TASK
Show every line in the rows below that contains the word "higher".

DATA EXTRACT
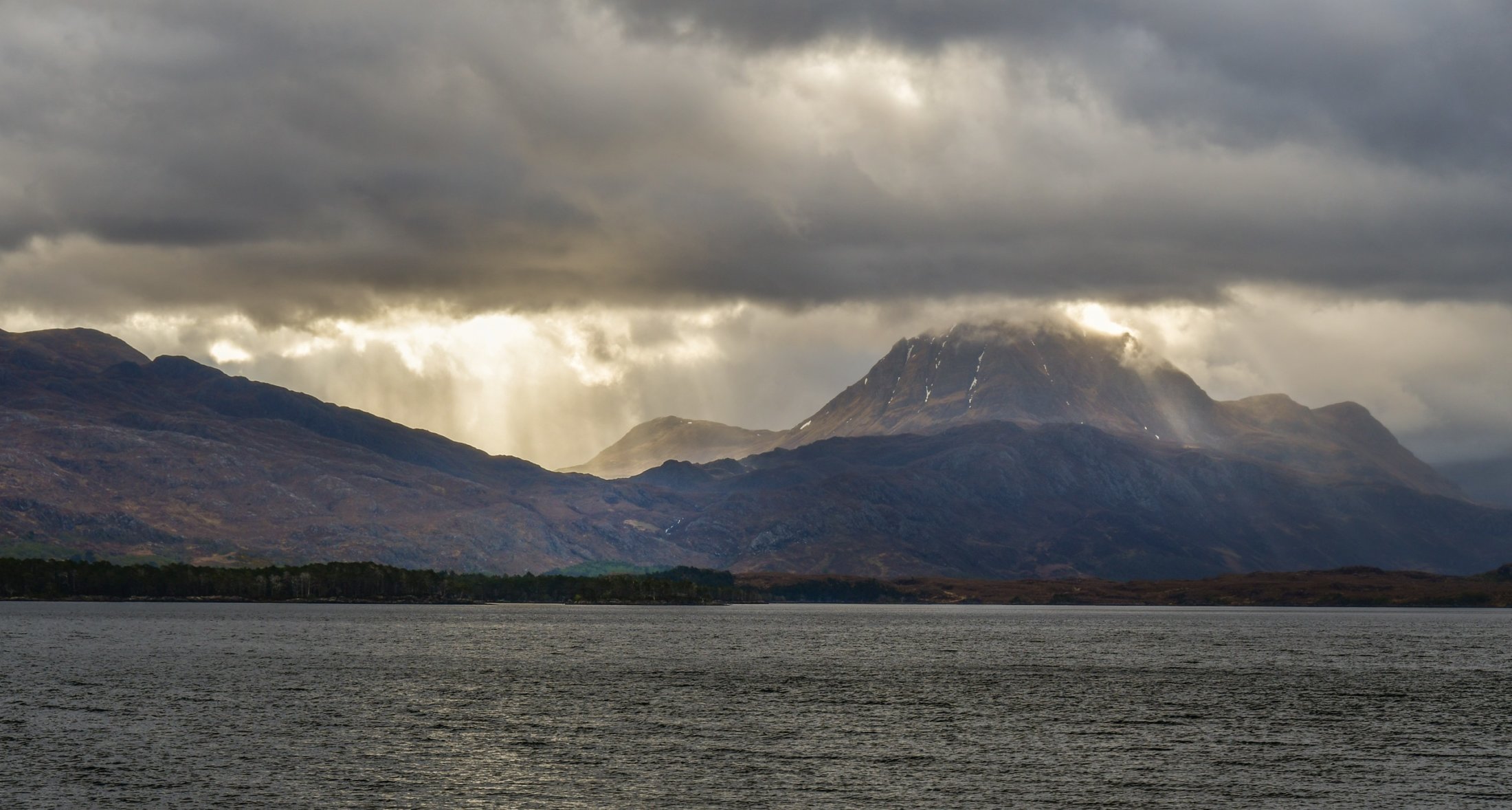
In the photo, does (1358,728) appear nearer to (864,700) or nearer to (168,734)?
(864,700)

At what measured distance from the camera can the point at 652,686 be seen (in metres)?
172

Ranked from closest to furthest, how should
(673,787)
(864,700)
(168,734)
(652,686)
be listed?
(673,787), (168,734), (864,700), (652,686)

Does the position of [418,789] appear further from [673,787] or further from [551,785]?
[673,787]

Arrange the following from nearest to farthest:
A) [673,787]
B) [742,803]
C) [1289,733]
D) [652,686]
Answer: [742,803] → [673,787] → [1289,733] → [652,686]

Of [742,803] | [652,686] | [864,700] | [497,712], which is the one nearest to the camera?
[742,803]

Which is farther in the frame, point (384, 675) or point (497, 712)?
point (384, 675)

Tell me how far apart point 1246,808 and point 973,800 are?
59.7ft

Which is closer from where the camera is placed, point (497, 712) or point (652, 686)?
point (497, 712)

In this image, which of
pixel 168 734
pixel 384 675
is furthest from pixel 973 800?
pixel 384 675

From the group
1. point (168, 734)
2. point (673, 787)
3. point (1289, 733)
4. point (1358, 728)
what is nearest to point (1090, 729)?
point (1289, 733)

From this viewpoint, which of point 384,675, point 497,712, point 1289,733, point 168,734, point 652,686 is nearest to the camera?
point 168,734

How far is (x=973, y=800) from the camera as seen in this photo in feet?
300

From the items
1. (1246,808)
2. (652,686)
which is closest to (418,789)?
(1246,808)

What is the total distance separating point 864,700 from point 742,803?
68932mm
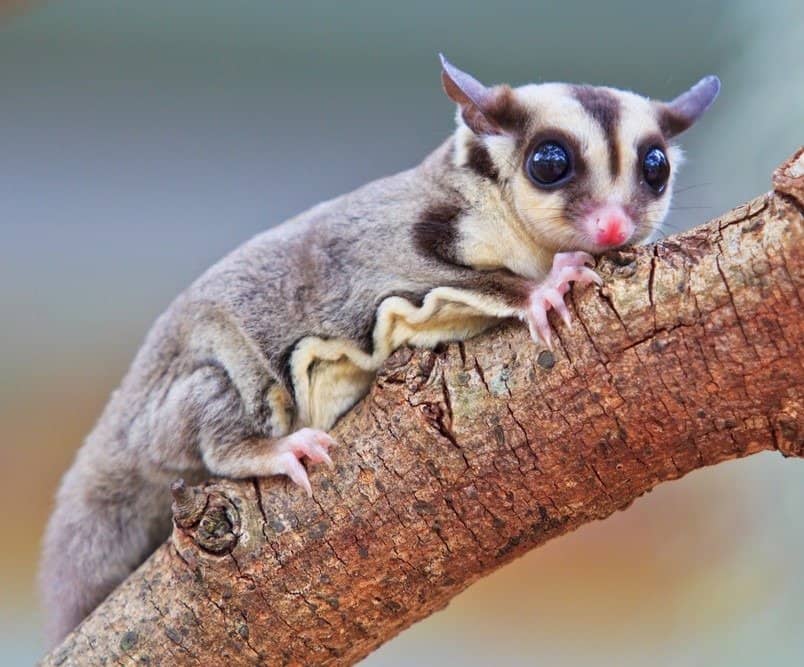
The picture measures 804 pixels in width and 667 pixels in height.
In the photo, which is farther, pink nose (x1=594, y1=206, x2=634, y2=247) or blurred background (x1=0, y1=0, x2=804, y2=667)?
blurred background (x1=0, y1=0, x2=804, y2=667)

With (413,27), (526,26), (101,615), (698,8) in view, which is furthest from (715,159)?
(101,615)

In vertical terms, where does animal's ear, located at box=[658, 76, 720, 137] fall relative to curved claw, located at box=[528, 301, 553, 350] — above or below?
above

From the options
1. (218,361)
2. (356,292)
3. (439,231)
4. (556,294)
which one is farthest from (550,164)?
(218,361)

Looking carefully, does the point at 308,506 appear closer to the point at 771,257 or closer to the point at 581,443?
the point at 581,443

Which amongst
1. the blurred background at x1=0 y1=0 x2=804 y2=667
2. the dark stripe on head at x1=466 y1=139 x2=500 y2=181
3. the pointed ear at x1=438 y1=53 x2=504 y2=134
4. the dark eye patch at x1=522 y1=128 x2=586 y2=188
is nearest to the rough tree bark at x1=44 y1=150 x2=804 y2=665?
the dark eye patch at x1=522 y1=128 x2=586 y2=188

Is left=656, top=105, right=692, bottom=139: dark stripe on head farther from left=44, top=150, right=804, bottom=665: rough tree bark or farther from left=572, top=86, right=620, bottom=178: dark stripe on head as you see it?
left=44, top=150, right=804, bottom=665: rough tree bark

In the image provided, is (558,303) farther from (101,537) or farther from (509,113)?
(101,537)

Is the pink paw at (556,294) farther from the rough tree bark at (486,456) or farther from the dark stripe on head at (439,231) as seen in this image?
the dark stripe on head at (439,231)
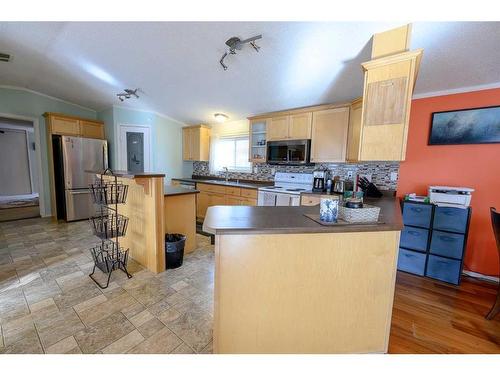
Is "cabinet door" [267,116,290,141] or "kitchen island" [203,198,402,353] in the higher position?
"cabinet door" [267,116,290,141]

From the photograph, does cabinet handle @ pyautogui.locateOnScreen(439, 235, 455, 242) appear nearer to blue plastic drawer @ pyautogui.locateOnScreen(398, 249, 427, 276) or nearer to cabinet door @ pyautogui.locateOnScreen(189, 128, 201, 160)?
blue plastic drawer @ pyautogui.locateOnScreen(398, 249, 427, 276)

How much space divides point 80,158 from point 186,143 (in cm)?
216

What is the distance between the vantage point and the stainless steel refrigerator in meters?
4.11

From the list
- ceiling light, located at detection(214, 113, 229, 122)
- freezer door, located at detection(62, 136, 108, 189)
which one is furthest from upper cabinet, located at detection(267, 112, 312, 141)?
freezer door, located at detection(62, 136, 108, 189)

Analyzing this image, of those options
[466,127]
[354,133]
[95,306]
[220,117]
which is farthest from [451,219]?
[220,117]

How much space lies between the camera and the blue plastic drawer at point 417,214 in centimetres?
243

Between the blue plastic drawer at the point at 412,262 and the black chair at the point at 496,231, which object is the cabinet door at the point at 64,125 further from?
the black chair at the point at 496,231

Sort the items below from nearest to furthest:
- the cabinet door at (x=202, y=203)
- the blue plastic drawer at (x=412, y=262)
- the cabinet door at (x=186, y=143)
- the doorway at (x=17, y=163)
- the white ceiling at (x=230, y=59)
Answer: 1. the white ceiling at (x=230, y=59)
2. the blue plastic drawer at (x=412, y=262)
3. the cabinet door at (x=202, y=203)
4. the cabinet door at (x=186, y=143)
5. the doorway at (x=17, y=163)

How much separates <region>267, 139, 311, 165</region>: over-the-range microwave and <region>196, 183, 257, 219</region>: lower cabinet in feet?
2.33

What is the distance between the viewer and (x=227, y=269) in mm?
1188

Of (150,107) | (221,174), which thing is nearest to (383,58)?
(221,174)

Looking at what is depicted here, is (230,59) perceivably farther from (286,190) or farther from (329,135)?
(286,190)

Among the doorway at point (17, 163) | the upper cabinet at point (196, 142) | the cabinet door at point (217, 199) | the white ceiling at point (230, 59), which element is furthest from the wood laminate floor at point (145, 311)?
the doorway at point (17, 163)

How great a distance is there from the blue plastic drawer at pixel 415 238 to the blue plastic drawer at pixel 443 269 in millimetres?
150
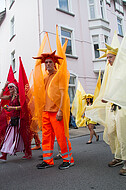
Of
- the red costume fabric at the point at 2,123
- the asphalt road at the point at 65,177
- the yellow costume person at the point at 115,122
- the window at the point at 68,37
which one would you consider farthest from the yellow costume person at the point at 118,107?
the window at the point at 68,37

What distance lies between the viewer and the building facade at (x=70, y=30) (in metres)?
11.1

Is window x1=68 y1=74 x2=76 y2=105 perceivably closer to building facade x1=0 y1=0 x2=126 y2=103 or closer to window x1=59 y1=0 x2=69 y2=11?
building facade x1=0 y1=0 x2=126 y2=103

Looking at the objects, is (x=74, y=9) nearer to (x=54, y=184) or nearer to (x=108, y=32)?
(x=108, y=32)

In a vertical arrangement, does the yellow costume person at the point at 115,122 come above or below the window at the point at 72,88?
below

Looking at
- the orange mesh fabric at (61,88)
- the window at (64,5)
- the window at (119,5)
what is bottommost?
the orange mesh fabric at (61,88)

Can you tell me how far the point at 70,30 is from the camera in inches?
475

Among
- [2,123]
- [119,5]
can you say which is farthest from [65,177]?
[119,5]

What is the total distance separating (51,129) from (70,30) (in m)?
10.4

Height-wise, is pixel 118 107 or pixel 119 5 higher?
pixel 119 5

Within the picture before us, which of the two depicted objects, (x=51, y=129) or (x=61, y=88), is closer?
Answer: (x=61, y=88)

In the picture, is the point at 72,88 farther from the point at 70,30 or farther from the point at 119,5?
the point at 119,5

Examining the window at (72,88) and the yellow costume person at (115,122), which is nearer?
the yellow costume person at (115,122)

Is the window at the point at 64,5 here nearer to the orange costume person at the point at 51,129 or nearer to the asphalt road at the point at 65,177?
the orange costume person at the point at 51,129

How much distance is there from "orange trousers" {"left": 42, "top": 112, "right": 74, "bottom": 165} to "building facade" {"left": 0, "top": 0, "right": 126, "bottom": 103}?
26.8 ft
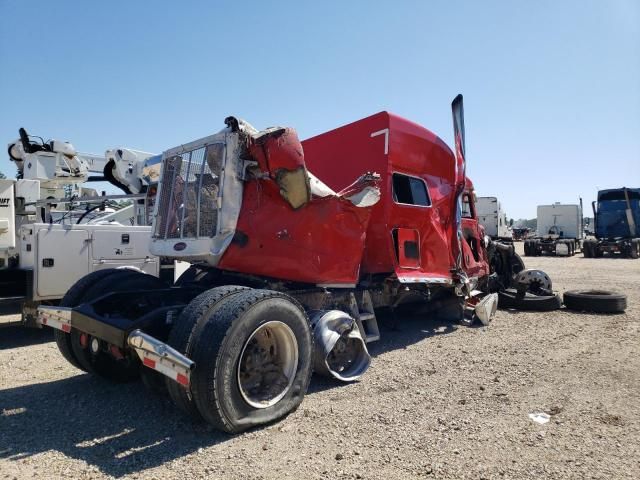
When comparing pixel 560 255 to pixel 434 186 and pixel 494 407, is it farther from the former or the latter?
pixel 494 407

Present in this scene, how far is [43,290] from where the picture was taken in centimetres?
684

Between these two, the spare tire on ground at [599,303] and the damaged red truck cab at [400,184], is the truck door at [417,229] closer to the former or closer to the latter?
the damaged red truck cab at [400,184]

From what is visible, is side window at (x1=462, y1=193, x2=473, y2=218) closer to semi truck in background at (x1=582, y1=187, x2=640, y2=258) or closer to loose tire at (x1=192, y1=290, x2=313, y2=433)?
loose tire at (x1=192, y1=290, x2=313, y2=433)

FINAL ANSWER
Is "cabinet door" [267,116,290,141] or "kitchen island" [203,198,402,353] in the higher position?
Height-wise, is pixel 118 107 or pixel 119 5 higher?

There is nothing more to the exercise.